The Washington Post issued a correction 15 months after alleging Sen. Tom Cotton, R-Ark., was peddling a “debunked” “conspiracy theory” about the origins of the coronavirus pandemic. 

Much of the media last year was quick to dismiss the possibility that the virus stemmed from a leak from the Wuhan Virology Lab in China, a theory that was promoted by top Republicans including Cotton and then-President Trump and then-Secretary of State Mike Pompeo. 

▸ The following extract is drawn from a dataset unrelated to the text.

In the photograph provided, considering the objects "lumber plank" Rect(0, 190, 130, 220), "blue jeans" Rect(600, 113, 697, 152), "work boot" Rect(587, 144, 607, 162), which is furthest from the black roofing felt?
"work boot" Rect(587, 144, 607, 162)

Over the weekend, however, the Post revised the February 2020 report which had the headline, “Tom Cotton keeps repeating a coronavirus conspiracy theory that was already debunked.”

CBS ADMITS COVID LAB-LEAK THEORY DEVELOPMENTS ARE ‘VINDICATION OF SORTS FOR TRUMP-ERA OFFICIALS’

“Earlier versions of this story and its headline inaccurately characterized comments by Sen. Tom Cotton (R-Ark.) regarding the origins of the coronavirus,” the correction read at the top of the report. “The term ‘debunked’ and The Post’s use of ‘conspiracy theory’ have been removed because, then as now, there was no determination about the origins of the virus.”

The headline was changed to “Tom Cotton keeps repeating a coronavirus fringe theory that scientists have disputed.”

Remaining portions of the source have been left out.